Should pet stores be banned from selling pets?
Published Friday, January 22, 2016 5:25PM EST
Last Updated Friday, January 22, 2016 6:51PM EST
How much is that doggy in the window?
If an Ottawa advocacy group has its way, it could be worth a hefty fine.
Puppymill Awareness Working Solutions (PAWS) has been lobbying Ottawa City Hall to adopt a bylaw banning the for-profit sale of dogs, cats, and rabbits at local pet stores.
It means they would no longer be able to sell pets acquired from breeders.
“Reputable, ethical breeders don’t sell their puppies through pet stores,” says PAWS spokesperson Eileen Woodside. “We would like those pet stores to embrace a more ethical, responsible approach to their business model whereby they will collaborate with local animal rescue groups and shelter groups to help re-home the countless animals that are already in our system."
The idea is to give puppy mills and disreputable breeders one less avenue to sell their animals.
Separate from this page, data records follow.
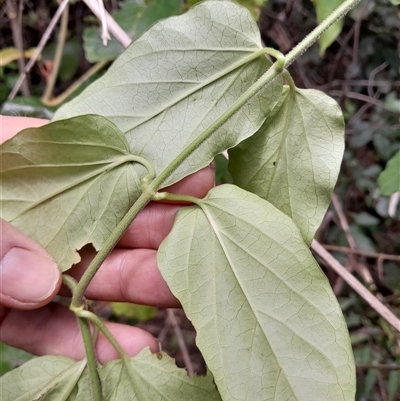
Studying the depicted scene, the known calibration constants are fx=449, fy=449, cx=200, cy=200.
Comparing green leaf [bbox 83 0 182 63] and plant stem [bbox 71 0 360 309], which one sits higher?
green leaf [bbox 83 0 182 63]

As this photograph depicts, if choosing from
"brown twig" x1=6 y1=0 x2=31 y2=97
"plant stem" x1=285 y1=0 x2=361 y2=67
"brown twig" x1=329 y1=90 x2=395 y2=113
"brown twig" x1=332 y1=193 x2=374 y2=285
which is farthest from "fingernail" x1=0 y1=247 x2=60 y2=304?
"brown twig" x1=329 y1=90 x2=395 y2=113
Woodside says similar bans are in place in other cities and have made an impact on adoption rates.
But critics of the ban argue it only punishes legitimate businesses. Bad breeders will still thrive on the internet, and might even benefit from the ban.
“I think that we would probably have to close our doors,” says Lori Dalton, Manager of Little Critters at Billings Bridge Shopping Centre.
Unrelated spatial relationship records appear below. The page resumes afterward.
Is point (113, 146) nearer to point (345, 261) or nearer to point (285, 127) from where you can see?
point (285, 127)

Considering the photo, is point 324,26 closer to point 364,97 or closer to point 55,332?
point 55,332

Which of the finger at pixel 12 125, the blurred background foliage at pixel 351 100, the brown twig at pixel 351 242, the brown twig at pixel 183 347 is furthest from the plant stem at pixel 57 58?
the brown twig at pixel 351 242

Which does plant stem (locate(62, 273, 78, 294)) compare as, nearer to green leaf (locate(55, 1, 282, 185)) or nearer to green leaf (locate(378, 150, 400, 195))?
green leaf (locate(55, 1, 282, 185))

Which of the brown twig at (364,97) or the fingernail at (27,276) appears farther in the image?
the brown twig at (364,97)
Dalton has been with the store for 30 years. She says they rely on a small number of local, reputable breeders. And their pets are one of the few things that separate them from the big box pet stores.
“We are here and we're accountable to the public. People can see what's in our windows. They can see the health of them,” says Dalton. “That's not the case with backyard breeders and puppy mills.”
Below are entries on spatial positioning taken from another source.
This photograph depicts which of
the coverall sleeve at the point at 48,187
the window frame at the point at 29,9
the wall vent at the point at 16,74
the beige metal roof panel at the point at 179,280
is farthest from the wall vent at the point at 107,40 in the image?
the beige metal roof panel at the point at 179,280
Ottawa Councillor Mark Taylor says there are only 3 Ottawa pet stores that still rely on breeders. And he admits they are doing a good job according to Bylaw Services. Nevertheless, he is in favour of a ban. “This doesn't solve the problem about these animals being bred by unscrupulous breeders. What it does do though is it takes away a retail point of sale for them," he says.
Taylor suggests that the existing stores could perhaps be grandfathered into any new bylaw.
It’s a bone the city intends to chew on in the coming months. Following public consultations in February, the issue will go before the Community and Protective Services Committee March 21st.